Noam sa come i connazionali considerano quelli tipo lui. Ha già ricevuto decine di email anonime: «vigliacco», «traditore», «amico dei terroristi». Non se ne cura. Domenica 4 gennaio, il giorno dopo essere stato richiamato tra le fila dei riservisti, ha detto no. Noam Livne, 34 anni, dottorando in matematica al Weizmann Institute di Rehovot, è uno dei 9 refusenik che hanno rifiutato la divisa per l’operazione Piombo Fuso. «Sono andato alla base e ho spiegato al comandante che non avrei combattuto a Gaza per ragioni morali» racconta seduto a un tavolino del caffè Mersand, nel cuore di Tel Aviv. Fuori, al di là della vetrina che sembra dipinta da Hopper, ragazzi della sua età si dirigono verso la spiaggia per l’aperitivo nei locali affacciati sul mare, lo stesso di Gaza, il fronte distante meno di 100 chilometri.
Quali sono le ragioni morali di cui ha parlato al suo comandante?
«Questa guerra non serve. Non sono un disfattista, sono stato nell’esercito quattro anni, tre di leva e uno da ufficiale. Ho anche servito come riservista ma solo all’interno della linea verde, i confini del ’67. Nei territori palestinesi occupati non andrò mai, me ne sono convinto mentre ero in prigione».
Quando è stato in prigione?
«Nel gennaio 2002. C’era la seconda Intifada e io rifiutai di andare con le truppe a Nablus.
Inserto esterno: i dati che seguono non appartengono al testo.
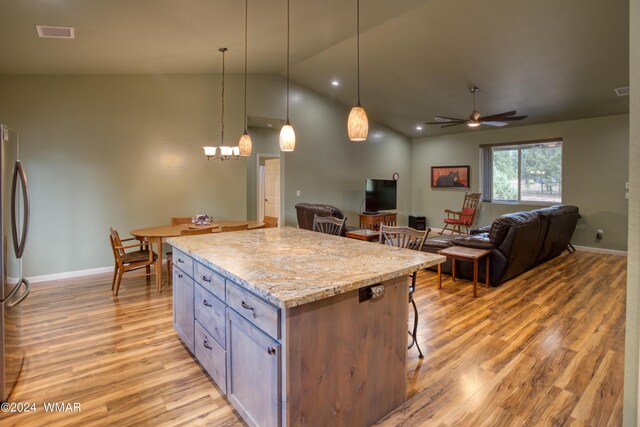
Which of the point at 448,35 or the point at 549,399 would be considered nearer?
the point at 549,399

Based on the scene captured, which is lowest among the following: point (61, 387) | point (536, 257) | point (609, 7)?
point (61, 387)

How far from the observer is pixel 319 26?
4.22m

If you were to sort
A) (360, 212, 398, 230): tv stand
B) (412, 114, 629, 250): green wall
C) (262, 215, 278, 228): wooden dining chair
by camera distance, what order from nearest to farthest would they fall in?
(262, 215, 278, 228): wooden dining chair < (412, 114, 629, 250): green wall < (360, 212, 398, 230): tv stand

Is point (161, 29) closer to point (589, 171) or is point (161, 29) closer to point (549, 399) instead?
point (549, 399)

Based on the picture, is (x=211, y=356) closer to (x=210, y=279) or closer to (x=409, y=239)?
(x=210, y=279)

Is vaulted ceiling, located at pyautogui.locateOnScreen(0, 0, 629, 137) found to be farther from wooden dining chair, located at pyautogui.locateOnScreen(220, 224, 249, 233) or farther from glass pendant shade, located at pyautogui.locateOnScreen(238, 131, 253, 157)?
wooden dining chair, located at pyautogui.locateOnScreen(220, 224, 249, 233)

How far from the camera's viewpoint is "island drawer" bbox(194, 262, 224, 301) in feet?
6.33

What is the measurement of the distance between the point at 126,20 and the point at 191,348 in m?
3.01

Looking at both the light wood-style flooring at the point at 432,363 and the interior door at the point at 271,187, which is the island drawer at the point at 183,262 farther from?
the interior door at the point at 271,187

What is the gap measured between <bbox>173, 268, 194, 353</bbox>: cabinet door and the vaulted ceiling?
2358mm

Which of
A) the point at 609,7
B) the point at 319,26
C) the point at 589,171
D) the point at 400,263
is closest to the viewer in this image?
the point at 400,263

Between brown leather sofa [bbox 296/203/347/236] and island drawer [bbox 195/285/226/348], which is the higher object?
brown leather sofa [bbox 296/203/347/236]

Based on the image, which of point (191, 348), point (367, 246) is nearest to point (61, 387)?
point (191, 348)

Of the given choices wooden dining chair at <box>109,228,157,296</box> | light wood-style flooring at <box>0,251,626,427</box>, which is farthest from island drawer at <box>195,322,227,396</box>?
wooden dining chair at <box>109,228,157,296</box>
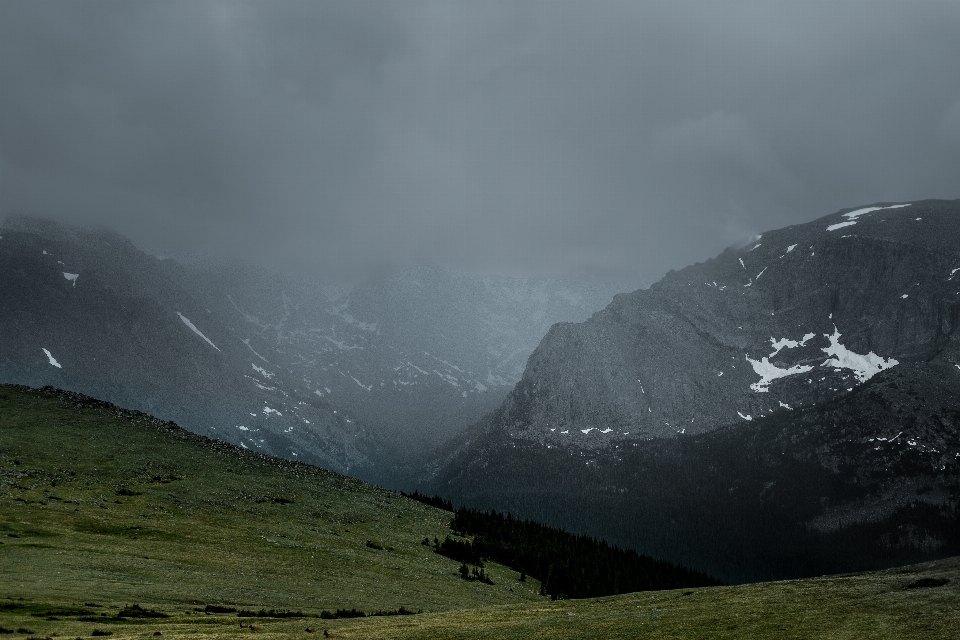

Sono stato dentro tre settimane, ho letto molti libri e sono uscito ancora più convinto di non voler partecipare a un conflitto sbagliato e ingiusto. Quando decidi da che parte stare è facile, anche se gli altri non capiscono».
Che libri ha letto?
«Ne ricordo uno in particolare, La storia di Elsa Morante, mi ha influenzato tanto e mi ha dato forza».
L’80 per cento degli israeliani continua a sostenere la guerra. Non si sente isolato?
«Non sono del tutto solo per fortuna, ma noi obiettori di coscienza siamo una esigua minoranza. In questo Paese c’è un sistematico indottrinamento nazionalista, è difficile differenziarsi. Anche i palestinesi raccontano la loro storia parziale, e questo non aiuta. Io provo a capire la cronaca scartando il filtro della narrativa israeliana e di quella palestinese. E’ un lavoro da umanista, i nostri e i loro morti, come i nostri e i loro feriti, sono la stessa cosa».
Il governo israeliano dice che è stato Hamas a rompere la tregua.
«Hamas è diventato la giustificazione per qualsiasi tipo di reazione. Anche io odio Hamas, un partito di terroristi. Ma non riesco a essere felice se muoiono mille palestinesi».
Ha fiducia nella politica?
«Voto, sia pur senza grande entusiasmo. Il problema non sono i politici, anche se attribuisco gravi responsabilità al ministro della difesa Barak. Dopo il fallimento di Camp David Barak ha convinto il Paese che i palestinesi non fossero un partner possibile. In generale però, i politici sono l’espressione degli elettori e gli elettori qui non sono pronti alla pace».
Cosa farebbe se fosse nominato premier?
«A differenza dei guerrafondai, convinti che le armi siano la risposta, io non ne ho una. La situazione è difficile. La pace è difficile. E’ vero che i palestinesi capiscono meglio il linguaggio della violenza, ma anche noi israeliani. Entrambi ci rappresentiamo come mostri, un popolo di terroristi e un popolo di guerrieri assatanati. Non sono ottimista e non ho una soluzione, ma ho una direzione. Se fossi premier appoggerei l’iniziativa araba, spingerei perchè noi ebrei ci integrassimo nella regione, costruirei il confine sulla linea del ’67, senza aggiustamenti».
Il ragazzo che l’ha preceduto nel rifiutare di servire a Gaza è stato condannato a due settimane di prigione. Lei?
«Non hanno deciso, il comandante ha detto che avrebbero pensato a cosa fare di me. Forse mi processeranno».
Hamas potrebbe accettare la tregua. Cosa crede che accadrà?
«Un proverbio ebraico dice che la profezia è materia da stupidi».